**TEXTO EXTRAÍDO**

En la Plaza del Registán, asombrosa desde cualquier punto de vista, cientos de chavales ejecutan una coreografía preparando un festival folklórico, que me recuerda a los absurdos ejercicios que hacíamos en mi infancia para recibir a algún mediocre cargo del régimen franquista. Supongo que se trata de la herencia soviética de nuevo, y esos ejercicios de autobombo, control y socialización del absurdo que tanto abundan en los regímenes totalitarios. Timur me dice: “Pobre gente. Les obligan a venir aquí todos los días, con este calor, y no les pagan ni un duro. Haciendo el ridículo, con esta música espantosa. Son estudiantes de la Universidad”. Nodira matiza: “Son estudiantes elegidos, los mejores, a los que se les va a conceder una beca. Para optar a la beca tienen que cumplir unos requisitos, y uno de ellos es participar en el baile”. En cualquier caso, no parecen estar pasándolo mal. Incluso diría que se divierten.

**DATOS ALMACENADOS**
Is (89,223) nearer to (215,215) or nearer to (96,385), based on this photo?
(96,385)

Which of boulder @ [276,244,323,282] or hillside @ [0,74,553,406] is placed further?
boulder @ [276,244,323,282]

**CONJUNTO DE TAREAS**
A – En el texto sobre la Plaza del Registán, ¿qué requisito para optar a la beca menciona Nodira?
B – Enumera los rasgos que el texto sobre la Plaza del Registán atribuye a los ejercicios que abundan en los regímenes totalitarios.

**LAS RESPUESTAS**
A – Participar en el baile.

B – Autobombo, control y socialización del absurdo.